======== Material
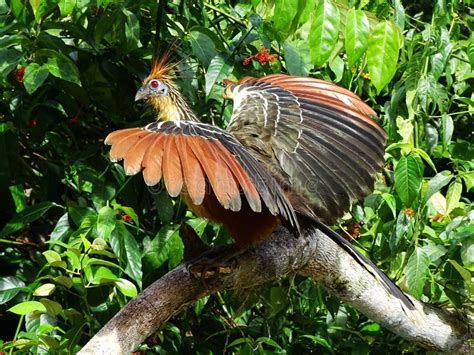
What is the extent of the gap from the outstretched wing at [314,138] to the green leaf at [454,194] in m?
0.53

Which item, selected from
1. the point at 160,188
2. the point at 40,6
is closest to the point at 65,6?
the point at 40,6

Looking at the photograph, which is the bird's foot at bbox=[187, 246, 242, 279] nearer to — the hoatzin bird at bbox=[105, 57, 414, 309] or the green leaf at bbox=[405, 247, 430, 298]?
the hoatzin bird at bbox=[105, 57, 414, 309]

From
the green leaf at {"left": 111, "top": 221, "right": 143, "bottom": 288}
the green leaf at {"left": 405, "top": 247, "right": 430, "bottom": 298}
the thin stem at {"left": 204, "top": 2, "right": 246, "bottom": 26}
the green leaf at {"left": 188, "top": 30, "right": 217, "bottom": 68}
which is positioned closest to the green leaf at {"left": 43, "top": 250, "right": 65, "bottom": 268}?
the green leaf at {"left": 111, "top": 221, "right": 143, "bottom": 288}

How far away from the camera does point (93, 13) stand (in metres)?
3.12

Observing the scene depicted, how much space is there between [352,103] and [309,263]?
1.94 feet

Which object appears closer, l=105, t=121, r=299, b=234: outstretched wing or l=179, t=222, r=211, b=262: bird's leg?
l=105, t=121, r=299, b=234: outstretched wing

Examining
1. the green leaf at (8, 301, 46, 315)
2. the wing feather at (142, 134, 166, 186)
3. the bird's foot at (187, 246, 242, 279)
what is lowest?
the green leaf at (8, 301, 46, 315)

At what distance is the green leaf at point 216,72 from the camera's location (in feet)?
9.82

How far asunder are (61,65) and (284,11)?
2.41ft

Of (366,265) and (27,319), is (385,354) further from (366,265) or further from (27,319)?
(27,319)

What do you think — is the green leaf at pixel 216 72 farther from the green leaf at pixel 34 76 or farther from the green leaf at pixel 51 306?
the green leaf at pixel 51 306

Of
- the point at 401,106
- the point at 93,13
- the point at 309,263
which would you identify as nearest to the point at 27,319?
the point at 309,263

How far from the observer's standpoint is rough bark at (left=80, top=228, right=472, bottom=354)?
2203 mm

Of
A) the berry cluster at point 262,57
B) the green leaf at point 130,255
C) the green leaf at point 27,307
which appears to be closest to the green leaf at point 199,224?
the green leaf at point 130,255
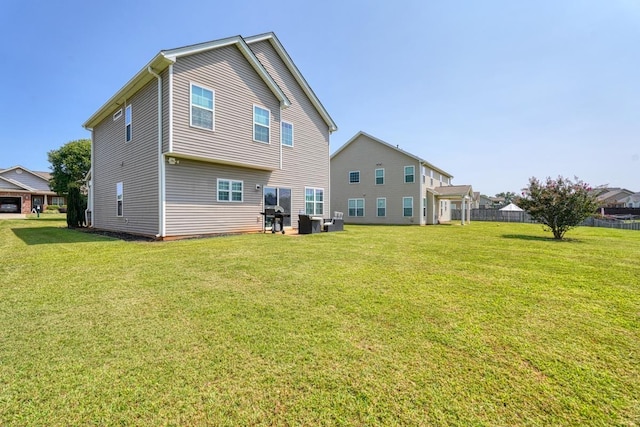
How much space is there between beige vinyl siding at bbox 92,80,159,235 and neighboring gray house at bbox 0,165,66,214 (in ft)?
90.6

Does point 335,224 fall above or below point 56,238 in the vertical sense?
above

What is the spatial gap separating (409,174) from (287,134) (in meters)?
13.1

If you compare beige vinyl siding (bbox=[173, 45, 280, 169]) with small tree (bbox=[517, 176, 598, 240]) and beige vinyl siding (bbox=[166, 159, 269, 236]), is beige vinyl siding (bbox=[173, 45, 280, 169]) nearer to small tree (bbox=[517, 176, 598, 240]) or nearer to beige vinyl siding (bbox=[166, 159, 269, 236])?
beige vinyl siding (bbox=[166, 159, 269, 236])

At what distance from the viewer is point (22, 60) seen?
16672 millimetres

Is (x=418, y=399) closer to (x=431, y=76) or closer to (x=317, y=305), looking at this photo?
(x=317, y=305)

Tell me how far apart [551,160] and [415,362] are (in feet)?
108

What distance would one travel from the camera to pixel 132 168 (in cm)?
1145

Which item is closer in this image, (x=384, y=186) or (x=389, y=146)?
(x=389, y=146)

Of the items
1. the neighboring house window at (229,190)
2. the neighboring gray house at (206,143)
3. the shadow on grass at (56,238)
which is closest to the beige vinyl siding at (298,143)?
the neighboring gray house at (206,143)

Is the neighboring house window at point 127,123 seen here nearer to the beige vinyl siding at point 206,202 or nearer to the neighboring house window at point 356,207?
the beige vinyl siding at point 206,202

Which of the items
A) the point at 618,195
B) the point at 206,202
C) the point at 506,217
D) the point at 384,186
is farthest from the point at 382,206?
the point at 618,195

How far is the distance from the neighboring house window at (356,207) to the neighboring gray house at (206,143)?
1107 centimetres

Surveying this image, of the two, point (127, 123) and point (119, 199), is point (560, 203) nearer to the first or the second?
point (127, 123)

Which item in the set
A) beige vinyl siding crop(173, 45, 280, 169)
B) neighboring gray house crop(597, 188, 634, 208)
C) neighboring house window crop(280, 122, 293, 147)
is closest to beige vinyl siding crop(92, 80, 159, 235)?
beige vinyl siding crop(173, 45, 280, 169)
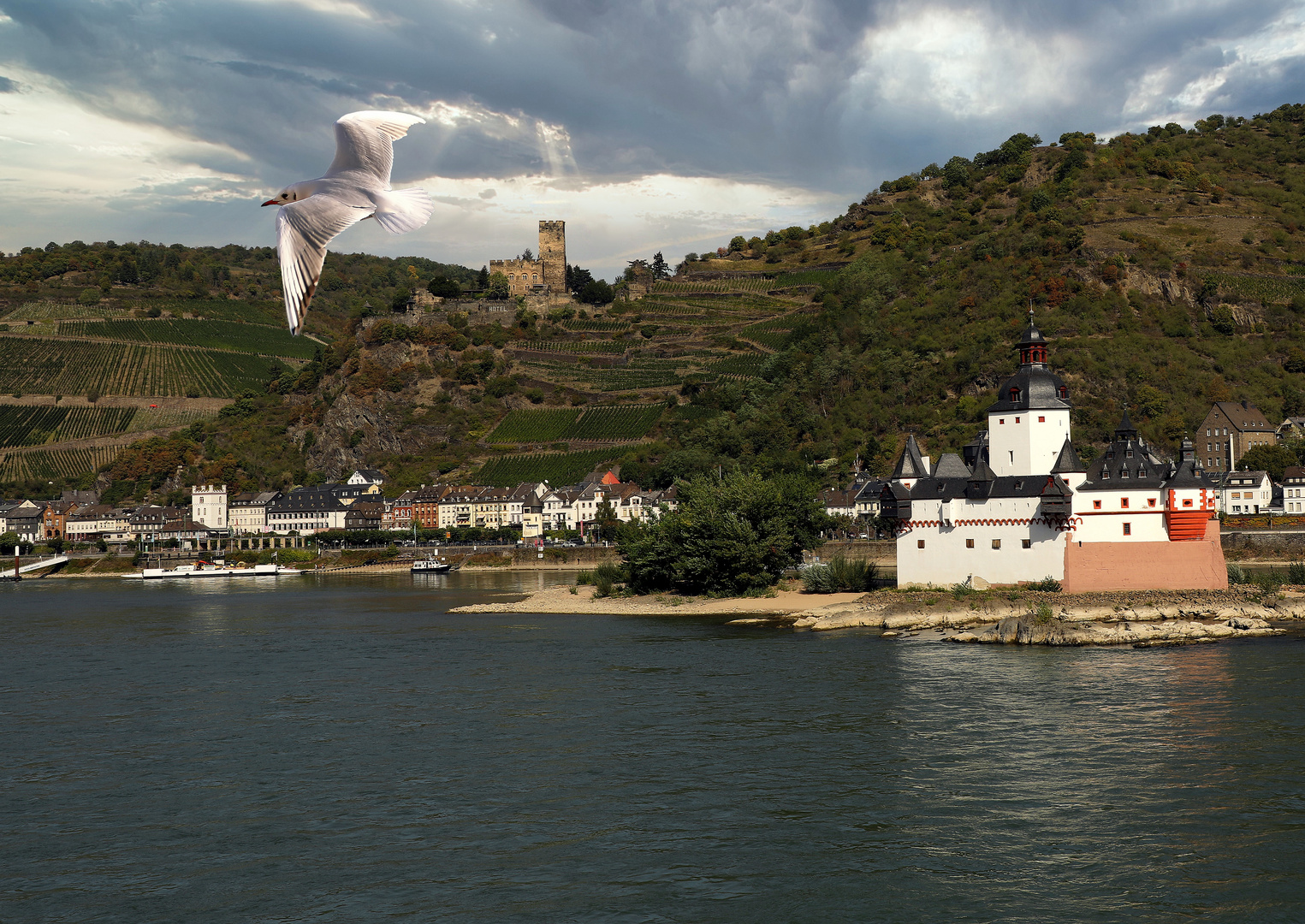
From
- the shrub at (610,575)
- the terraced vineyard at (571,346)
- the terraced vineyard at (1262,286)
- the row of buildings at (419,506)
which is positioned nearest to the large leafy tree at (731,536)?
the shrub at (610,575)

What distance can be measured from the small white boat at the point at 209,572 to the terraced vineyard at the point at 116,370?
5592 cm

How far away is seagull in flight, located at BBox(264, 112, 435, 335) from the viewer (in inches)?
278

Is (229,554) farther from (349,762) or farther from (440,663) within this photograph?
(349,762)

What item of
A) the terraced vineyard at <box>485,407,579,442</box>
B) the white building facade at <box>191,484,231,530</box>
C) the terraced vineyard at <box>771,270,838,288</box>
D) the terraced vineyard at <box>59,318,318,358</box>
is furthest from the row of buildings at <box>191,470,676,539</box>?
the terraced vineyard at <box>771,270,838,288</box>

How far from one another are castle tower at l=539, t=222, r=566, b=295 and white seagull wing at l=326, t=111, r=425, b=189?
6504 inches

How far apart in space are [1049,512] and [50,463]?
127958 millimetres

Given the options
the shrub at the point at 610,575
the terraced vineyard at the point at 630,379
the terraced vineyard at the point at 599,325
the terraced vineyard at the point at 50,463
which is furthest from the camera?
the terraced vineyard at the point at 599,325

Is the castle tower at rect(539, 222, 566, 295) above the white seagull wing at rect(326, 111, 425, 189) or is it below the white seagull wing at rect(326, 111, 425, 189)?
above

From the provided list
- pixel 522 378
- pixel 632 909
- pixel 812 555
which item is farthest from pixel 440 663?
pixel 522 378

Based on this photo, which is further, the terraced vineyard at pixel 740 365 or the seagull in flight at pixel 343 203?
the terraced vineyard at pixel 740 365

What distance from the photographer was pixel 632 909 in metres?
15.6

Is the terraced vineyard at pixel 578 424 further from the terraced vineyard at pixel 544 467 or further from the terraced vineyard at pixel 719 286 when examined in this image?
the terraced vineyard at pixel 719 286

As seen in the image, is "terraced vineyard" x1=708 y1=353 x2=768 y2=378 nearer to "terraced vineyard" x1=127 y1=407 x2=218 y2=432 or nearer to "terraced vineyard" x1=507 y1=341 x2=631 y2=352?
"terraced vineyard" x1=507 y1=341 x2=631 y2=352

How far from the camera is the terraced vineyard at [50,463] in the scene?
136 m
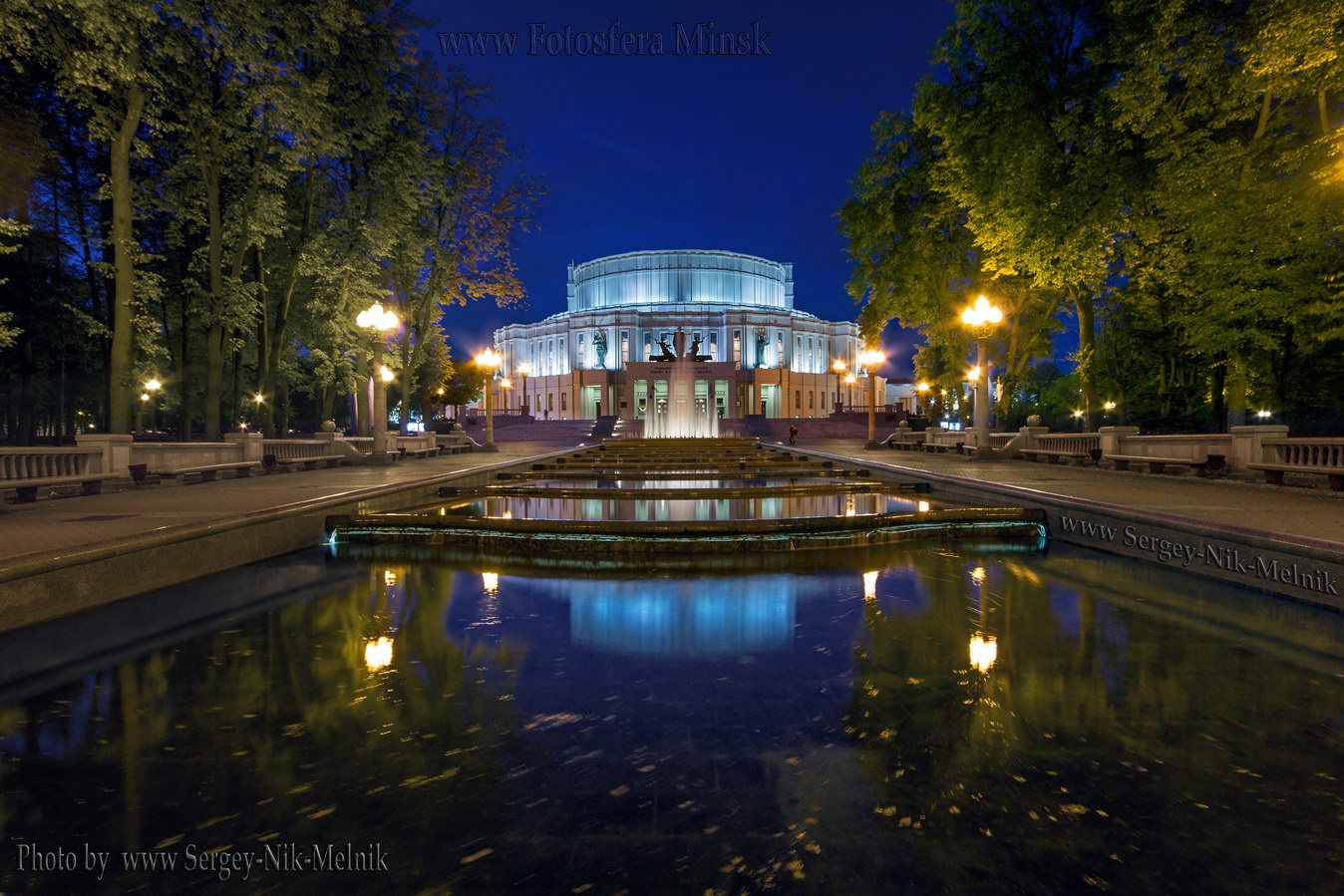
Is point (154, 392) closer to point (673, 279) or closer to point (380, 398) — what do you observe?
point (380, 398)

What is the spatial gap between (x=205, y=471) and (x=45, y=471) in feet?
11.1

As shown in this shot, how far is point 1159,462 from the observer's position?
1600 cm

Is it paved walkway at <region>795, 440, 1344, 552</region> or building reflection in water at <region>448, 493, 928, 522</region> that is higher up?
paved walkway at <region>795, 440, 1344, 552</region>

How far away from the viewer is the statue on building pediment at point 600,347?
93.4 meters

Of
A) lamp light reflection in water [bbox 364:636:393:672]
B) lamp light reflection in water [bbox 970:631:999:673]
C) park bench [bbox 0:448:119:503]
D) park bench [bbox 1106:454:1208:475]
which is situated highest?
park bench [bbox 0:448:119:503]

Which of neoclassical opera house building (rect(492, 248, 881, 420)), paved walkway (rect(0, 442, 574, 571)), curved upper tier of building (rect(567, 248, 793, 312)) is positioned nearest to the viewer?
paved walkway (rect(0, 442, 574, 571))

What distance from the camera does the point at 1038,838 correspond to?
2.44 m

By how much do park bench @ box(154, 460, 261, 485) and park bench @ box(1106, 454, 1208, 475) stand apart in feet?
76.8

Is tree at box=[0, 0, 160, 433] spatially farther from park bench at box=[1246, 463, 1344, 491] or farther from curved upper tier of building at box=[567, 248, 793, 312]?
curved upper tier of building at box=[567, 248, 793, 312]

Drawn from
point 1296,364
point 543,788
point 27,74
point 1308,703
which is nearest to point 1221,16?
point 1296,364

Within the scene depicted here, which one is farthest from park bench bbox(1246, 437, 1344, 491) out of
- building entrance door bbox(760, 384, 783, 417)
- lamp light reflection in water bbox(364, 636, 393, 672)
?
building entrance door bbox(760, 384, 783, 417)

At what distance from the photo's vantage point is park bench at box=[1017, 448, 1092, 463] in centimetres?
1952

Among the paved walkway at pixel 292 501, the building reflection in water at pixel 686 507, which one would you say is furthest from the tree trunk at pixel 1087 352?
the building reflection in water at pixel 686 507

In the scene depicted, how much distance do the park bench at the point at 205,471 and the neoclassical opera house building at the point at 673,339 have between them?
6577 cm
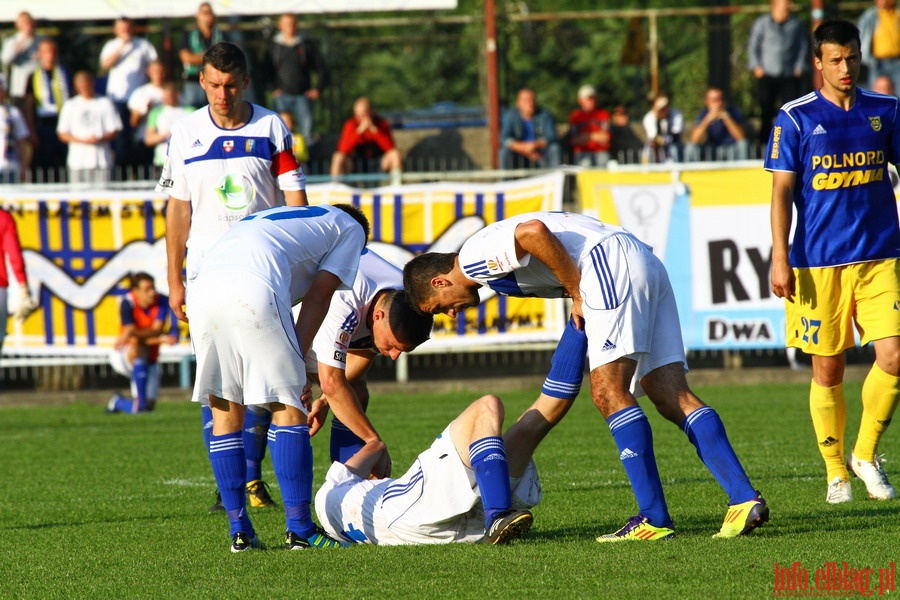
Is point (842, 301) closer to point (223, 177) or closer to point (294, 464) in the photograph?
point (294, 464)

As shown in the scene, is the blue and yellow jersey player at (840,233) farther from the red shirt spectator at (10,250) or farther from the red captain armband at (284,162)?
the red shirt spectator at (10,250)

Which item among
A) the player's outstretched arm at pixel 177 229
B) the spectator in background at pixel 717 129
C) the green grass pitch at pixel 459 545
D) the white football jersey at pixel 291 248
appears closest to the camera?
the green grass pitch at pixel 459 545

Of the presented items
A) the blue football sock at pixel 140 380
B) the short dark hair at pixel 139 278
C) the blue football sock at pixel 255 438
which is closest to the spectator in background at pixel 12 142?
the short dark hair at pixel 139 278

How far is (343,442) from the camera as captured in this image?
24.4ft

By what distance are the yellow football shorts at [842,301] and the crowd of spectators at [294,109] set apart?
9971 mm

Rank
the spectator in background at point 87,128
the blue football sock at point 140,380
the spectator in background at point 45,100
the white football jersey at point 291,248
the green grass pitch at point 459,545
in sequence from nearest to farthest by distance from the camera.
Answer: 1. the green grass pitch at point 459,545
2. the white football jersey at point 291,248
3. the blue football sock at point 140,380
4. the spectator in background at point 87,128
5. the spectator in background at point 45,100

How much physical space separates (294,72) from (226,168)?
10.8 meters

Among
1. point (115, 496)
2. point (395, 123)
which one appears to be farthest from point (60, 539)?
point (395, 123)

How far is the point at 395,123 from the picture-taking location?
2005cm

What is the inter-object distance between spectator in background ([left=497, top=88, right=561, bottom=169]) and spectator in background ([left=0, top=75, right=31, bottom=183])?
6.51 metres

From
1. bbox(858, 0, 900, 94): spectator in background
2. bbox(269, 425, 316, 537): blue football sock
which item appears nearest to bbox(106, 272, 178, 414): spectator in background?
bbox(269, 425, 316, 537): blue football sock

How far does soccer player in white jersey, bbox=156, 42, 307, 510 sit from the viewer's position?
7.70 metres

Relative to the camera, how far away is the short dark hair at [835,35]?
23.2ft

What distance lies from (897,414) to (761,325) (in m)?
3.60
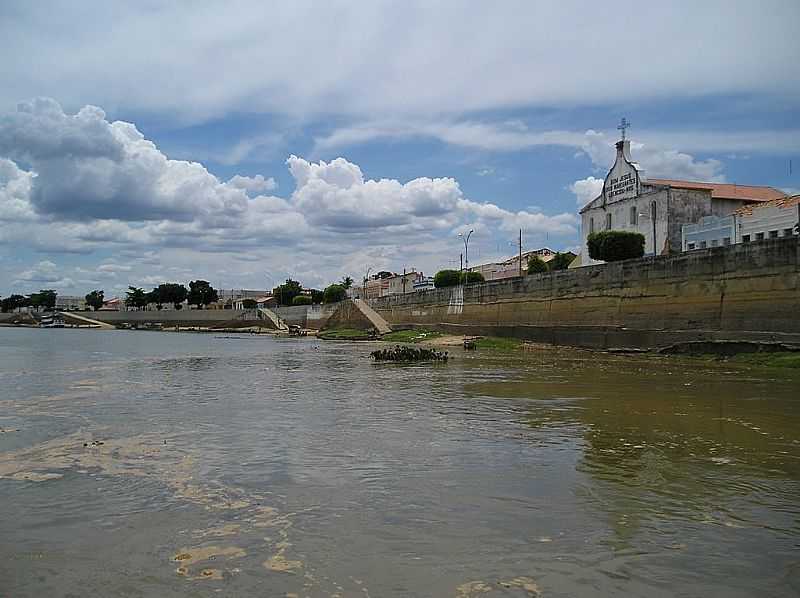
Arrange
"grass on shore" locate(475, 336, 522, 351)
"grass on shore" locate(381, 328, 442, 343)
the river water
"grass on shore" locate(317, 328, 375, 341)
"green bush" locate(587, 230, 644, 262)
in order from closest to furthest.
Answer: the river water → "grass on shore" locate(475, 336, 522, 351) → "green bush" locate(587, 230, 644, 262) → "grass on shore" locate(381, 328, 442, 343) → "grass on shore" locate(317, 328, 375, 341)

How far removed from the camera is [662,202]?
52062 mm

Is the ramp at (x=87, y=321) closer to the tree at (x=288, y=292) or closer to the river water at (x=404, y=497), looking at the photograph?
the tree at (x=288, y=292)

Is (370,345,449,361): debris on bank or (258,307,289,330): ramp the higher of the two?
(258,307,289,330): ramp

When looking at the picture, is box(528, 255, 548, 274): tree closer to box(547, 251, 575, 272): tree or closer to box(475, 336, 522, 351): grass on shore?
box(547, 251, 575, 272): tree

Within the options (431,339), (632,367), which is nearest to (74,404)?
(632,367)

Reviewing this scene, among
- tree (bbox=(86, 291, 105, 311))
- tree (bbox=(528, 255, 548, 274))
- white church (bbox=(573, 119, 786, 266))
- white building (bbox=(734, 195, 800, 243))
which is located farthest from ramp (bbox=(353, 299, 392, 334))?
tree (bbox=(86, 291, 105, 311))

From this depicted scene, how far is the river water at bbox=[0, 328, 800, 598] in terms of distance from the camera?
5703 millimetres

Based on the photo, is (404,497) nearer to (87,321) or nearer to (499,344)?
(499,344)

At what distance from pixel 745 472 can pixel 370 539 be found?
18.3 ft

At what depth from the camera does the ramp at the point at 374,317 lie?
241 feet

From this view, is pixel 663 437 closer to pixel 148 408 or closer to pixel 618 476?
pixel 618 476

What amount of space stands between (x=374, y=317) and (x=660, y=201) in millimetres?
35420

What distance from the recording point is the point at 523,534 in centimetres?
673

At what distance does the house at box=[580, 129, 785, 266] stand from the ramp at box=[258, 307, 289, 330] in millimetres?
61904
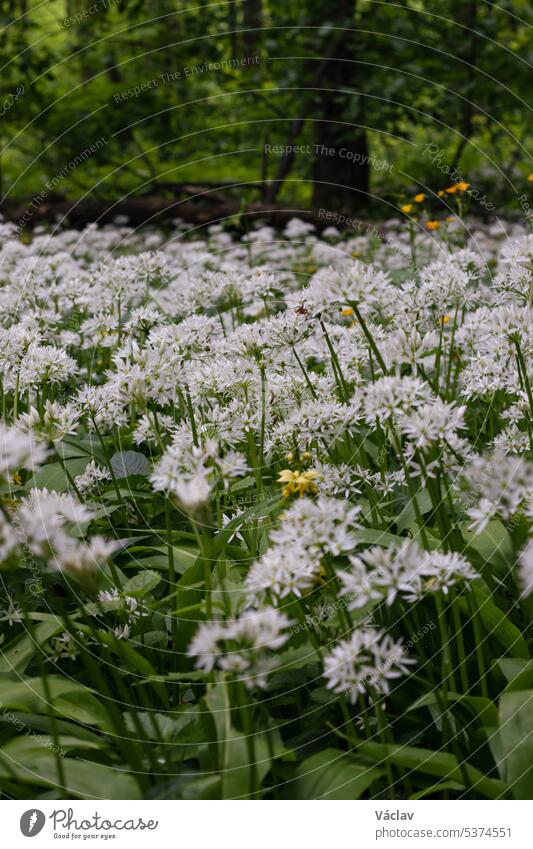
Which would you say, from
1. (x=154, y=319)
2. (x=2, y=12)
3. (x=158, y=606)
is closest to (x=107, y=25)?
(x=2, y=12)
================
Exercise details ->
Leave out the pictures, and extract exactly the lines from the one with "How far removed from the camera is [662,202]?" through the end of the records, both ends included.

Right answer ->
How far removed from the camera is [662,202]?
52062 mm

Is the ramp at (x=87, y=321) closer to the tree at (x=288, y=292) or closer to the river water at (x=404, y=497), looking at the photograph?
the tree at (x=288, y=292)

Is (370,345,449,361): debris on bank or (258,307,289,330): ramp the higher of the two?
(258,307,289,330): ramp

When looking at the picture, is box(528, 255, 548, 274): tree closer to box(547, 251, 575, 272): tree or closer to box(475, 336, 522, 351): grass on shore?
box(547, 251, 575, 272): tree

Within the options (431,339), (632,367), which is nearest to (74,404)?
(632,367)

Reviewing this scene, among
- tree (bbox=(86, 291, 105, 311))
- tree (bbox=(528, 255, 548, 274))
- white church (bbox=(573, 119, 786, 266))
- white building (bbox=(734, 195, 800, 243))
which is located farthest from ramp (bbox=(353, 299, 392, 334))?
tree (bbox=(86, 291, 105, 311))

From this depicted scene, how far is the river water at bbox=[0, 328, 800, 598] in terms of distance from the camera?
5703 millimetres

Based on the photo, is (404,497) nearer to (87,321) or nearer to (499,344)?
(499,344)

At what distance from pixel 745 472 can pixel 370 539 be found?
18.3 ft

At what depth from the camera does the ramp at the point at 374,317 lie?
241 feet

From this view, is pixel 663 437 closer to pixel 148 408 or closer to pixel 618 476?
pixel 618 476

What amount of space stands between (x=374, y=317) and (x=660, y=201) in millimetres?
35420

What distance from the recording point is the point at 523,534 in centimetres?
673

At what distance does the house at box=[580, 129, 785, 266] stand from the ramp at box=[258, 307, 289, 330] in millimetres?
61904
Which would you say, from
1. (x=154, y=319)
2. (x=2, y=12)
3. (x=158, y=606)
is closest to (x=107, y=25)?
(x=2, y=12)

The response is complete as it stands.